Он пил жадно, но все же сдерживая себя. Не давился. Не расплескивал воду. Знает цену?
Ну да, пытки бывают разными. Это я на своей шкуре усвоила.
Осушив флягу, пес перевернул ее и вытряхнул последние капли на язык. О том, когда он в последний раз ел, можно было и не спрашивать.
– Больше нет? Ничего. Сейчас мы пойдем в одно место, там воды много. Целый ручей. И еще заводь есть. Напьешься вдосталь.
А я заодно попробую тебя отмыть и посмотрю, что еще сделать можно.
Лес встретил меня прохладой и дружелюбным шелестом.
– Я вернулась, – сказала я ему, касаясь шершавого листа.

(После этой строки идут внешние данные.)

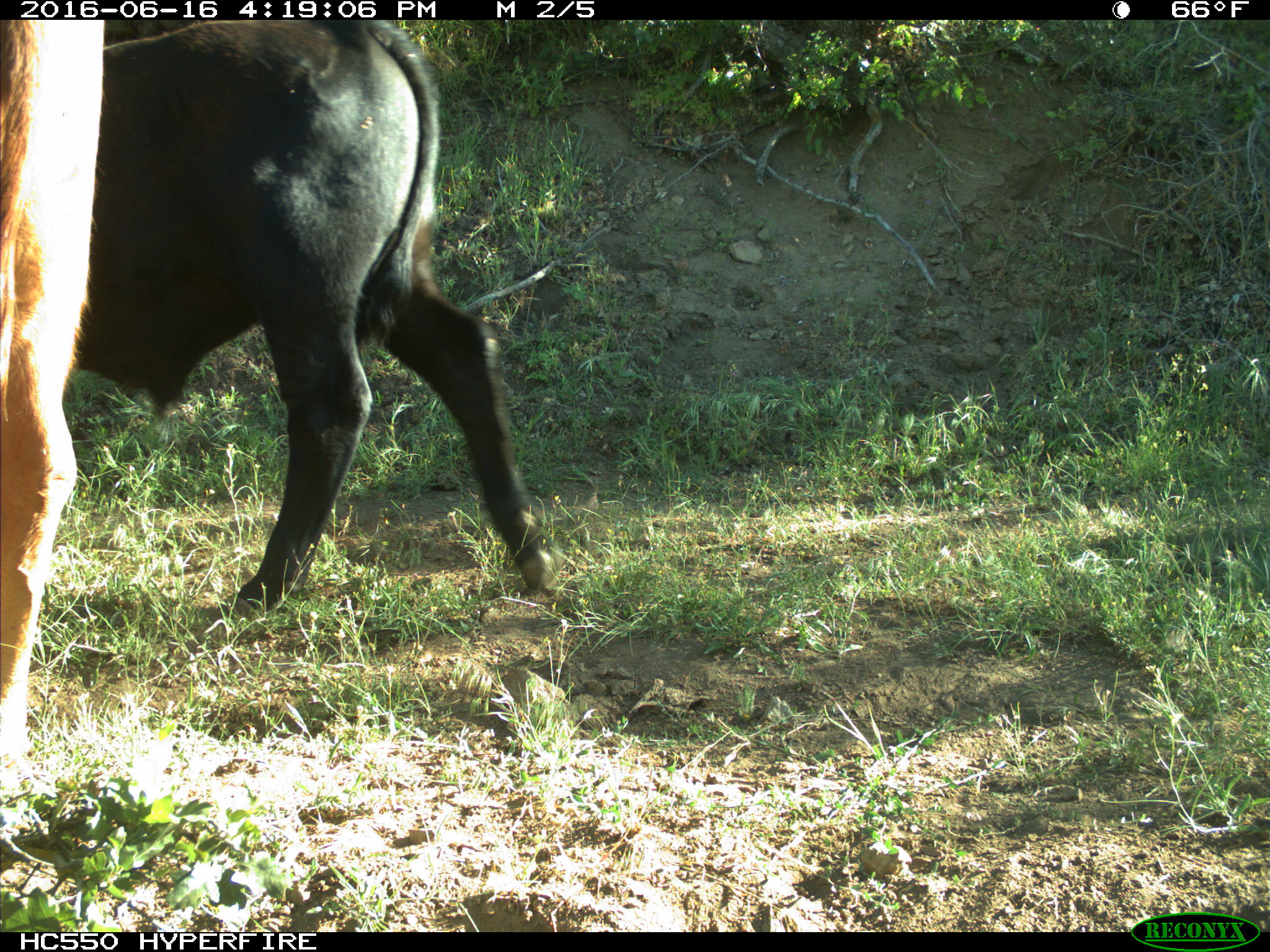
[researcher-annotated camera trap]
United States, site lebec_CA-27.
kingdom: Animalia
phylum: Chordata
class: Mammalia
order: Artiodactyla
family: Bovidae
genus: Bos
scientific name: Bos taurus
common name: domestic cow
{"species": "Bos taurus (domestic cow)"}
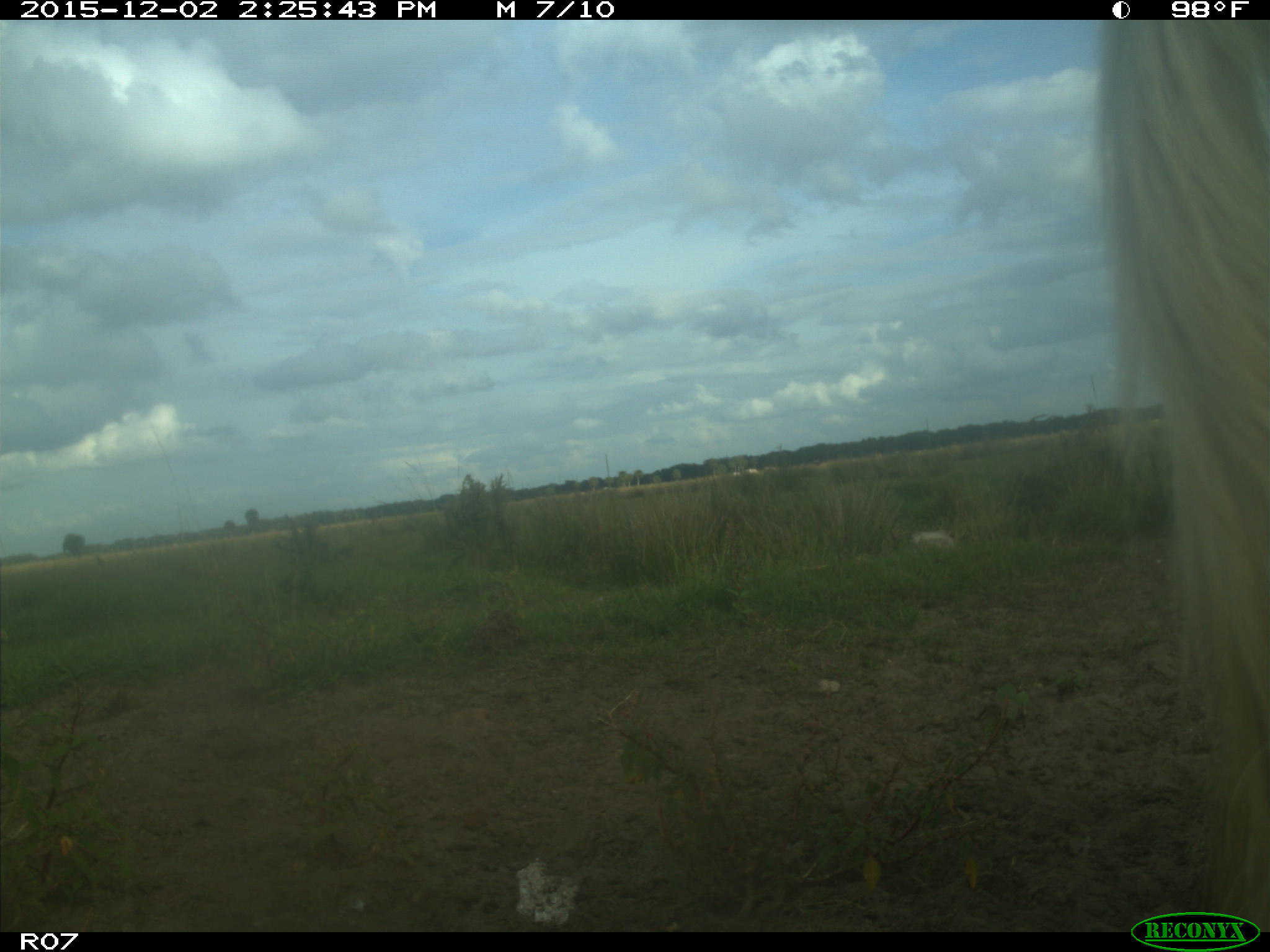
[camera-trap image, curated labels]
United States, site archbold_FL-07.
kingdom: Animalia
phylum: Chordata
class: Mammalia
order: Artiodactyla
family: Bovidae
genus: Bos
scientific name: Bos taurus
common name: domestic cow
Bos taurus (domestic cow).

И молодой вяз затрепетал, делясь новостью с остальными: Эйо вернулась.
Это ненадолго.
Лес знал, что скоро я уйду, и печалился, роняя сухие серьги берез. Но у деревьев короткая память, и грустить подолгу они не умеют. Зато любопытны сверх меры. Тонкие ветки бересклета потянулись к моему спутнику, скользнули влажноватыми молодыми листочками по щеке и убрались.
…чужой… мертвый…
– Живой, – возразила я, покрепче сжимая руку, хотя вырваться пес не пытался. Он шел по узкой тропе, почти след в след, и черная мошкара спешила на запах крови.
…мертвый.
Возможно, лес видел больше, чем я с моим осколком истинного дара, а быть может, ему просто хотелось, чтобы пес умер. Желательно здесь, в ложбине, укрытой прошлогодней листвой. Сквозь полог ее пробивалась трава, и серебристые стволы осин подымались колоннами к самому небу. Ветер дразнил деревья, и осины дрожали, перешептываясь.

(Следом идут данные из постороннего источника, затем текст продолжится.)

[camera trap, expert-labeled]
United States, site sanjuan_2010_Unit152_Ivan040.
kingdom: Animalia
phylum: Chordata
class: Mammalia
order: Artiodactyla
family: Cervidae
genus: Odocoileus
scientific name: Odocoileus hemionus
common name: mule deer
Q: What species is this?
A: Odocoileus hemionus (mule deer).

…отдай. Здесь его не найдут.
Лес укроет тело надежно, опутает коконом корней, спрячет до весны и даже дольше. Пес большой, его надолго хватит. И старые деревья вновь наедятся досыта, чтобы через год или два пустить молодые побеги. Поросль схлестнется в схватке за место, солнце и остатки еды, и кто-то опять погибнет, чтобы стать пищей остальным.

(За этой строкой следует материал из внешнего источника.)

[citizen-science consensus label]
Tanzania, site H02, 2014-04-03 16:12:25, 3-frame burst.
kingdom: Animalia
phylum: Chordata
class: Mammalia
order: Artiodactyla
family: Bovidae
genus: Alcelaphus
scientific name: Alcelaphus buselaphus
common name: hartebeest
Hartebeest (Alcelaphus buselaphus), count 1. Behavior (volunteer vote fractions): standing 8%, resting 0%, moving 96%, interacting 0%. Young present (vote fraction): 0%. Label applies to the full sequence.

Тот человек, который восторженно писал об альвах, называя источником их силы «чудесную магию самой жизни», явно предпочитал смотреть на листья. А корни, они ведь в земле, легко и не заметить.
…так надо.
Лес не оправдывается. И я знаю, что так надо, но пса не отдам.
…ему не будет больно.
– Отстань! – Я раздраженно хлопнула по кольчужному панцирю сосны. – Он просто измучен до крайности. Это же не повод, чтобы убивать.
И опять, зачем я спорила?
Оставить пса здесь, попросить прилечь и усыпить. Это я умею. А дальше лес и сам справится. Псу и вправду не будет больно, он умрет совершенно счастливым и… и, быть может, это наилучший вариант?
Милосердный в чем-то.
…слабый.
У леса своя логика. Слабые существуют для того, чтобы накормить сильных. И неважно, временная ли это слабость или врожденная, но в некоторые леса такой, как я, лучше не заглядывать. Нынешний же был слишком далеко от Холмов, и потому я чувствовала себя в полной безопасности.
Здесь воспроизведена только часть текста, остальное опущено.